2020年12月10日付けの東京商工リサーチが、
「売上総利益率は計画比で1.9p、売上総利益は2.7%上回り改善傾向」
という見出しの記事を掲載していました。
記事によれば、
◆12月10日、大塚家具が2020年5-10月の決算(非連結)を発表した
◆「ヤマダデンキ」と連携した家電や家具販売が伸び、業績に改善の兆しが見えている
◆12月1日に退任した大塚久美子前社長の役員退職金を支給しない方向になっている
◆2021年4月期の業績予想は、売上高304億2000万円(前年同期間253億2300万円)

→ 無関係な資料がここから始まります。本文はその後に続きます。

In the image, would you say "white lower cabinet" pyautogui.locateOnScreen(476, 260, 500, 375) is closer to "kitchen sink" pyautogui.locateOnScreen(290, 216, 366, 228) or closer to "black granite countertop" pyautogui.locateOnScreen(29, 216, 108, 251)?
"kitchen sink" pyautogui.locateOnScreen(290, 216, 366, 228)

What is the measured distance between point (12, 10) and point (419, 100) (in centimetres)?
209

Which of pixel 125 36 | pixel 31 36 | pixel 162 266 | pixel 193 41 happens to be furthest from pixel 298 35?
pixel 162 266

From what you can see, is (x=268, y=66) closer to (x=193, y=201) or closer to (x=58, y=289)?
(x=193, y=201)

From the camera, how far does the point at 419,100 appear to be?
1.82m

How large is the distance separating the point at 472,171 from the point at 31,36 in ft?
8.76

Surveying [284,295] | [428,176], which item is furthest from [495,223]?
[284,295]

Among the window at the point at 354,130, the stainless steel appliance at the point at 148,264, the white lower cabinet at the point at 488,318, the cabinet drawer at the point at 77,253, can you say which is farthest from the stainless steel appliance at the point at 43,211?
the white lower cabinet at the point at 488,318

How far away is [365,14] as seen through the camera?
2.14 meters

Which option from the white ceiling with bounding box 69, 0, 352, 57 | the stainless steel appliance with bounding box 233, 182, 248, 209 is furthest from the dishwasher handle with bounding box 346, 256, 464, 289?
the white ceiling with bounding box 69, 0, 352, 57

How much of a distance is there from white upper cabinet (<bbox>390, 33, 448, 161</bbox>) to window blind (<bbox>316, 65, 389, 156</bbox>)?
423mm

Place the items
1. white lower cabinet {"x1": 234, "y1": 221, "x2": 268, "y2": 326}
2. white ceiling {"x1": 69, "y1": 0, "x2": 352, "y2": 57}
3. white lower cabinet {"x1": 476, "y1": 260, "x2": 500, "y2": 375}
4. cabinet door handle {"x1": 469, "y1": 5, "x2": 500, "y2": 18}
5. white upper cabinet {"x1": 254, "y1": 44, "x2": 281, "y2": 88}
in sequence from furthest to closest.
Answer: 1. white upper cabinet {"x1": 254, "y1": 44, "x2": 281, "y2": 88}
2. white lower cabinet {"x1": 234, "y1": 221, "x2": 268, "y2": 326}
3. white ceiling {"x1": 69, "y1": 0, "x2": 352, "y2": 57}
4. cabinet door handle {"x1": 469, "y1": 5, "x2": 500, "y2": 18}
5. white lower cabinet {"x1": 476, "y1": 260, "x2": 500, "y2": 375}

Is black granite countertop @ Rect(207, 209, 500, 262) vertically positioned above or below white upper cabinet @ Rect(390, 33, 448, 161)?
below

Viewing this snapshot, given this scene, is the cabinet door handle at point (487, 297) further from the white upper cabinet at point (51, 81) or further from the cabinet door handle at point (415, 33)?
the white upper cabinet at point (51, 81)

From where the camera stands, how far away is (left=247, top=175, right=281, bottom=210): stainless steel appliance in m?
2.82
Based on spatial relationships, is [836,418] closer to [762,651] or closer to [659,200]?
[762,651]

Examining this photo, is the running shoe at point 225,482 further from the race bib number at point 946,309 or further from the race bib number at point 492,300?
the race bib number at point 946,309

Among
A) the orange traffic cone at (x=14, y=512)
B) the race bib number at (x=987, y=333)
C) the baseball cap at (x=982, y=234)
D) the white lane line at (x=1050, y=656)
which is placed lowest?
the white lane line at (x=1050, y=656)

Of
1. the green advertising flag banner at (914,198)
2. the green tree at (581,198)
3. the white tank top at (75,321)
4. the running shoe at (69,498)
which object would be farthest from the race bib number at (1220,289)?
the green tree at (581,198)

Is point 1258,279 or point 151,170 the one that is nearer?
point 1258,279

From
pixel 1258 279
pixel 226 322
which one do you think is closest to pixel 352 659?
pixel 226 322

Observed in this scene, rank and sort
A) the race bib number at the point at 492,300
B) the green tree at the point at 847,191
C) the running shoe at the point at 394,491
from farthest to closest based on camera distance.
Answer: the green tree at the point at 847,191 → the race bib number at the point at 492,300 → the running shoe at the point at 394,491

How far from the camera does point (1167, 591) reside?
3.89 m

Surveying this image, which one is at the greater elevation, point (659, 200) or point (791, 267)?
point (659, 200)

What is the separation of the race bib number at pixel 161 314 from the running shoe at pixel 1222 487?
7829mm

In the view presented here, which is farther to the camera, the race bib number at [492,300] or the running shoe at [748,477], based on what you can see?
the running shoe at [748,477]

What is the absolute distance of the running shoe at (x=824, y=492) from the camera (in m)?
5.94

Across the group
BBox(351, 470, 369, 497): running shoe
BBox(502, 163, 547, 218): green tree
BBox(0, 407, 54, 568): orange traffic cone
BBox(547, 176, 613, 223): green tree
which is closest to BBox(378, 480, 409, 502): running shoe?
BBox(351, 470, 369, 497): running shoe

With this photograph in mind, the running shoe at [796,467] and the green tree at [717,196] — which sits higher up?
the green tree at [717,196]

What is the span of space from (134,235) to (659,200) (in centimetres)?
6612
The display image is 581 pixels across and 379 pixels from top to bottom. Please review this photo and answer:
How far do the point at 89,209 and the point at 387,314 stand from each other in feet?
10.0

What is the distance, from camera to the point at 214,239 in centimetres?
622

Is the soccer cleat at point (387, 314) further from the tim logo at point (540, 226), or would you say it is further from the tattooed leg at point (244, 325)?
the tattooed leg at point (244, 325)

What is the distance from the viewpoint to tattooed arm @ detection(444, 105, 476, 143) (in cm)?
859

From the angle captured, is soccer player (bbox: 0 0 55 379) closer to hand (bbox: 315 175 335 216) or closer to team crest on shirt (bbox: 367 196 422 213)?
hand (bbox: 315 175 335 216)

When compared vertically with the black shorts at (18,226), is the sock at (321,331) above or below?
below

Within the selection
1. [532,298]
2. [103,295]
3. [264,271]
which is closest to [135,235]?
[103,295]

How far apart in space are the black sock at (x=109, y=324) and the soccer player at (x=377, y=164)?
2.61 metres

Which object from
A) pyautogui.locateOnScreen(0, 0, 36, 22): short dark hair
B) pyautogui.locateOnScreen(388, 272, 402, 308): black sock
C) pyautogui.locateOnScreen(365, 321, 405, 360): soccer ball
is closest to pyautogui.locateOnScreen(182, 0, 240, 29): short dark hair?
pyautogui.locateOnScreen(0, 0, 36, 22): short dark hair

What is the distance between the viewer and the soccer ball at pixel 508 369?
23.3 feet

◆営業利益26億円の赤字(同59億2700万円の赤字)
◆当期純利益28億9000万円の赤字(同60億900万円の赤字)
◆来期の黒字化に向け一歩前進している
という状況だそうです。
数字としては、「大塚家具は黒字化に向かっている」といえますが、今のままだと「売上げは頭打ち」ではないかと私は考えます。
そもそも、顧客層がヤマダ電機と大塚家具では違います。
言わずもがなですが、ヤマダ電機は、家電量販店、大塚家具は、高級家具店です。
家電量販店と家具屋のコラボで成功するとしたら、大塚家具というより、IKEAやニトリでしょう。
引っ越しする際に、家電と家具を新調したいけど、できるだけ安価に揃えたい、と考えれば、家電量販店とIKEAやニトリのコラボは、成功するかもしれません。
高級家具の大塚家具の業績は上向いているそうですが、これは、「コラボによる相乗効果」というより「大塚家具の売り場に家電売り場ができて売上げが増加した」というものではないかと思います。
家具を購入すれば、それに合った家電も欲しい層はいるので、売り場に家電があれば、家具の配送・据付に合わせて、古い家電を処分し、新しい家電を家具と一緒に持ってきてもらいたいというニーズは、間違いなくあるでしょう。
ただ、それだけでは、売上増は頭打ちで、大塚家具の顧客層が期待する家電をメーカーに作らせるといった商品提案が必要でしょうし、接客に関しても富裕層に対する接客スタイルを変えていく必要があるはずです。
それにしても、今更ですが、大塚家具の「お家騒動」とはいったい何だったのでしょう。
組織は絶えず継続的な改善をしながら、進化し続ける存在であるのは間違いありません。
数字で捉えると、2015年決算の段階で、売上高は580億円あったのに、2020年決算は、253億円と激減です。
ざっくりおさらいすれば、創業者の大塚勝久氏の戦略は、「会員制」の販売形態です。
大塚家具の会員制とは、入店の際に顧客ファイルを作成し、そのファイルを持った店員が顧客と一緒に店内を回るという接客・販売スタイルです。
それに対して、大塚久美子社長(当時)は、家具業界をニトリやIKEAが席巻するようになり、創業者の築いた「会員制」が時代に合わなくなったと考え「入りやすく、見やすい、気楽に入れる店作り」の戦略に転換しました。
しかし、大塚家具の顧客層は、
・新婚家庭の背伸び買い
・富裕層の高級家具購入
に支えられていると言われています。
久美子氏の「気楽に入店できるお店づくり」では、来店数は増えますが、新婚家庭や富裕層は「それなりのレベルの家具」を比較して探しており、定員にプッシュされることで購入に至り、さらに、会員制による顧客ファイルがあることで、店員が客の属性や生活スタイルに合った家具を次から次へと提案し、売上げになるのです。
結果論ですが、久美子社長の「戦略仮設」は間違っており、それを進言した創業者の勝久氏を排除し、数々の経営立て直し策は、ほぼ全て失敗に終わりました。
余談ですが、久美子社長は「キャンペーン」もたくさん実施しましたが、GoToキャンペーンと一緒で、一時的な売上げ回復にはなれど、これまでの大塚家具の成功を支えてきた顧客層の足はさらに遠のきました。
大塚久美子前社長に役員退職金が支払われないのは、当然でしょう。
・企業の売上げが落ちた原因分析のミス
・原因分析のミスにより戦略仮設が間違っていた
・間違った戦略ミスを指摘した創業者を排除した
・大株主の米国の投資ファンドが久美子社長側についた
・大塚家のきょうだいの多くは久美子社長を支持した
・・・
振り返ると、時計の針を巻き戻すチャンスは何度もあったのかもしれません。
経営を研究している学生、学者にとっては、良い題材になったのかもしれませんが、株主や従来の顧客にとっては、久美子社長が「大戦犯」であることは間違いありません。